**AUFGABENSTELLUNG:**
Gib den Text über das Leiden Jesu wieder, und zwar alles von "In allen vier" bis hinunter zu "Licht seiner Auferstehung.". Benenne dabei "Verbrechern" in "Übeltätern" um.

**TEXTAUSZUG:**

------------

In allen vier Berichten, in denen das Leiden Jesu erzählt wird. ist ein Detail gleich: Jesus stirbt nicht allein, sondern er ist einer von Dreien, die an diesem Tag hingerichtet werden. Und noch in einem weiteren Detail stimmen die Berichte überein: Jesus ist in der Mitte! Vielleicht dürfen wir wagen, auch umgekehrt zu formulieren: Seit Jesus inmitten von zwei Verbrechern, inmitten zweier Menschen wie wir alle, gestorben ist, stirbt niemand mehr allein, so verlassen er in seiner Todesstunde auch sein mag. Jesus ist jedem Sterbenden nahe, auch denen, die in diesen Tagen und Wochen einsam und ohne menschliche Nähe auf einer Intensivstation sterben. Und was noch mehr ist: Er ist nicht nur im Sterben bei ihnen. Er erwartet sie jenseits des dunklen Tores, durch das jeder Mensch hindurch muss, im strahlenden Licht seiner Auferstehung.
 
Station des Kreuzwegs auf unserem Friedhof. Photo: Helmut Schmitz
 
 
Tagebuch (20)
Das Leitwort des Gründonnerstag ist Hingabe: Jesus gibt sich hin im Dienst an seinen Jüngern, er gibt sich hin, indem er  ihnen die Füße wäscht, und er gibt sich hin in der Eucharistie, in der sein Sterben für uns sakramental vergegenwärtigt wird.

------------

**ROHDATEN:**
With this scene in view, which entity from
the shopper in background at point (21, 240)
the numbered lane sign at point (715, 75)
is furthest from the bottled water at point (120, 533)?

------------

**ERGEBNIS DER AUFGABE:**
In allen vier Berichten, in denen das Leiden Jesu erzählt wird. ist ein Detail gleich: Jesus stirbt nicht allein, sondern er ist einer von Dreien, die an diesem Tag hingerichtet werden. Und noch in einem weiteren Detail stimmen die Berichte überein: Jesus ist in der Mitte! Vielleicht dürfen wir wagen, auch umgekehrt zu formulieren: Seit Jesus inmitten von zwei Übeltätern, inmitten zweier Menschen wie wir alle, gestorben ist, stirbt niemand mehr allein, so verlassen er in seiner Todesstunde auch sein mag. Jesus ist jedem Sterbenden nahe, auch denen, die in diesen Tagen und Wochen einsam und ohne menschliche Nähe auf einer Intensivstation sterben. Und was noch mehr ist: Er ist nicht nur im Sterben bei ihnen. Er erwartet sie jenseits des dunklen Tores, durch das jeder Mensch hindurch muss, im strahlenden Licht seiner Auferstehung.